先のことを考えると首どころか頭も痛くなりそうだ。今日はもう何も考えずに過ごそう。考えるなら今日の夕飯はなんだろうという事だけにして。じゃないとやっていけない気がした。
⋆ ・⋆ ・⋆ ・⋆
「お前、どこの兵団に行くんだ?」
『あー、決めてなかったわ。そっちは?どこに行くのか決めたのか?』
明後日は訓練兵卒業式。そこでどの兵団に行くかを決める。
「まだ決めてないんだよ。もうこの際、お前と一緒のところにしようかと思って」
『は……?いや、行きたいところあるんじゃないのか?お前首席なんだから選び放題だろ』
「それはそうだけど……なんかなぁって」
『なんかってなんだよ……』
呆れてものも言えず、カイは深いため息を零す。その横でシグルドはケラケラと笑っていた。
シグルド・ファーレンハイト。彼は訓練兵団に入ってから出来た友人だ。
座学も立体機動も優秀な成績を残し、性格も良く、誰とでもすぐに打ち解けるという男。こんなだから訓練兵の色んなやつから好意を持たれていて、いつも誰かしらに告白されている。
引く手数多のはずなのに何故か特定の人間を作らないことでも有名だ。訓練兵の間で、シグルドが誰と付き合うかと賭けが行われるほど。
「で?カイはどこにするんだ?」
『俺は選択の余地があまりないんだけど……』
「そんなことないだろ?まあ……上位十位には入れなさそうだけど、それでも駐屯兵団と調査兵団で選べるんだから」
『駐屯兵団か調査兵団か……』
壁の中で仕事をするか、壁の外で仕事をするか。前者であれば長生きできるし、後者は早死にする確率が高い。

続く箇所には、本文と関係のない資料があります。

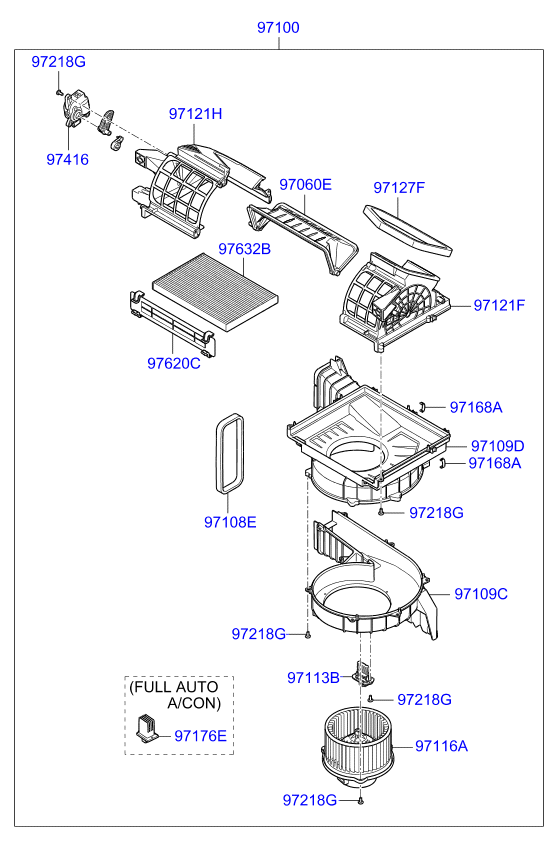 97100

97218G

97416

97121H

97060E

97127F

97632B

97121F

97620C

97168A

97109D

97168A

97108E

97218G

97109C

97218G

97113B

97218G

(FULL AUTO A/CON)

97176E

97116A

97218G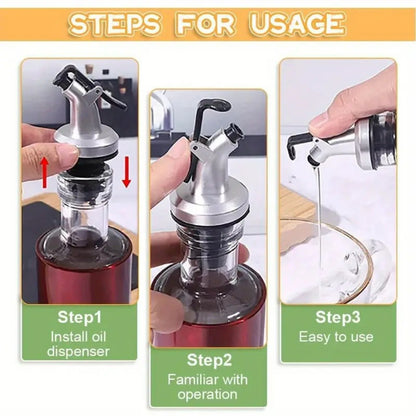 STEPS FOR USAGE

Step1
Install oil dispenser

Step2
Familiar with operation

Step3
Easy to use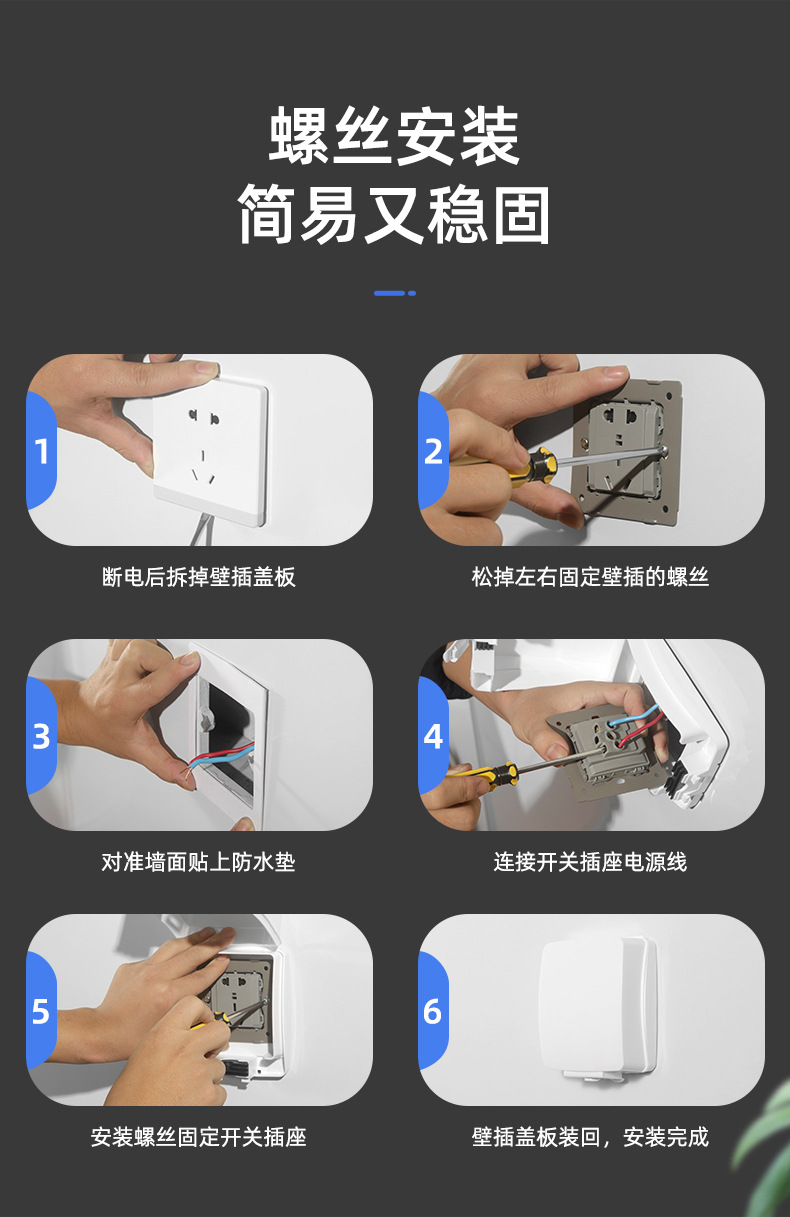 螺丝安装
简易又稳固

1
断电后拆掉壁插盖板

2
松掉左右固定壁插的螺丝

3
对准墙面贴上防水垫

4
连接开关插座电源线

5
安装螺丝固定开关插座

6
壁插盖板装回，安装完成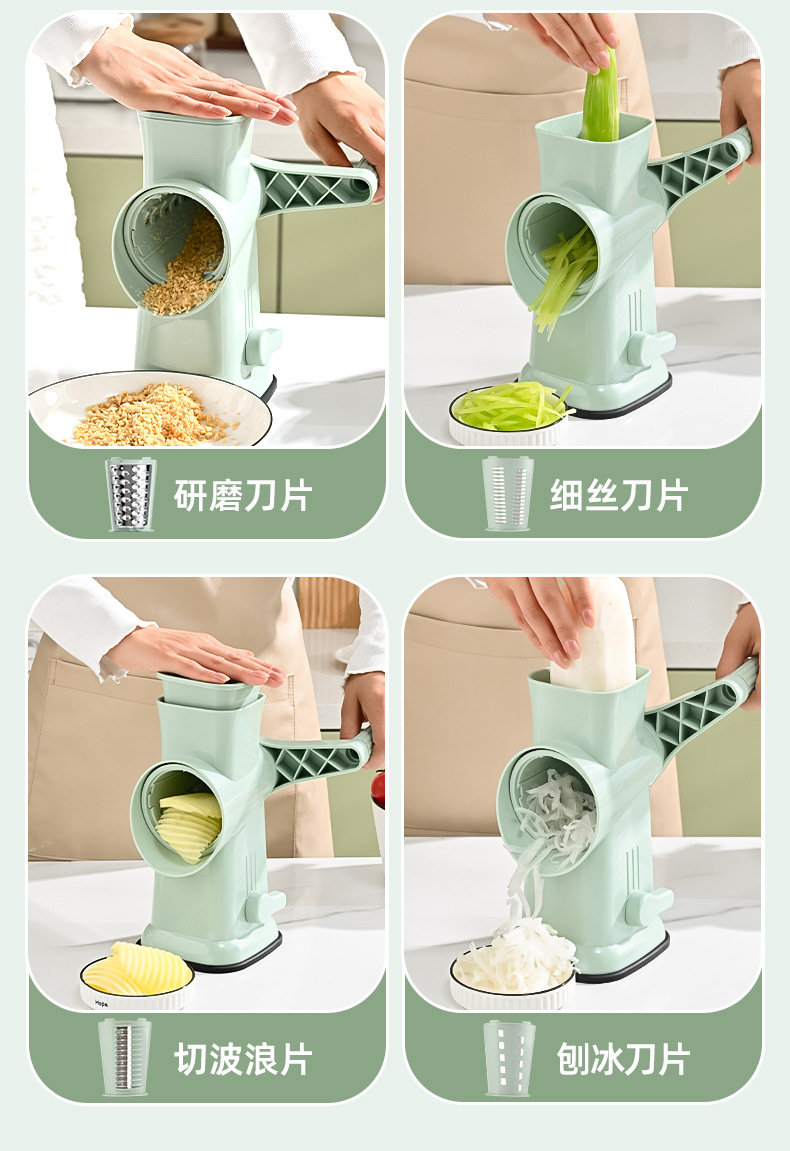 研磨刀片

细丝刀片

切波浪片

刨冰刀片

普通であれば皆、駐屯兵団を選ぶだろう。誰だって早死にしたくはない。
だが、カイはとある噂を耳にしていたせいで調査兵団に対して興味を持っていた。
『どうすっかなぁ……』
悩んでいるフリをしつつも、頭では調査兵団のことしか考えていない。
調査兵団にとてつもなく強い奴がいる。そいつは赤子の手をひねるように巨人をばったばった倒しているというではないか。
そんな人物が居ると聞かされたら気にならないわけがない。
「カイ、お前行きたいところがあるんだろ」
『え?』
「当ててやろうか」
シグルドは何故か楽しそうな顔。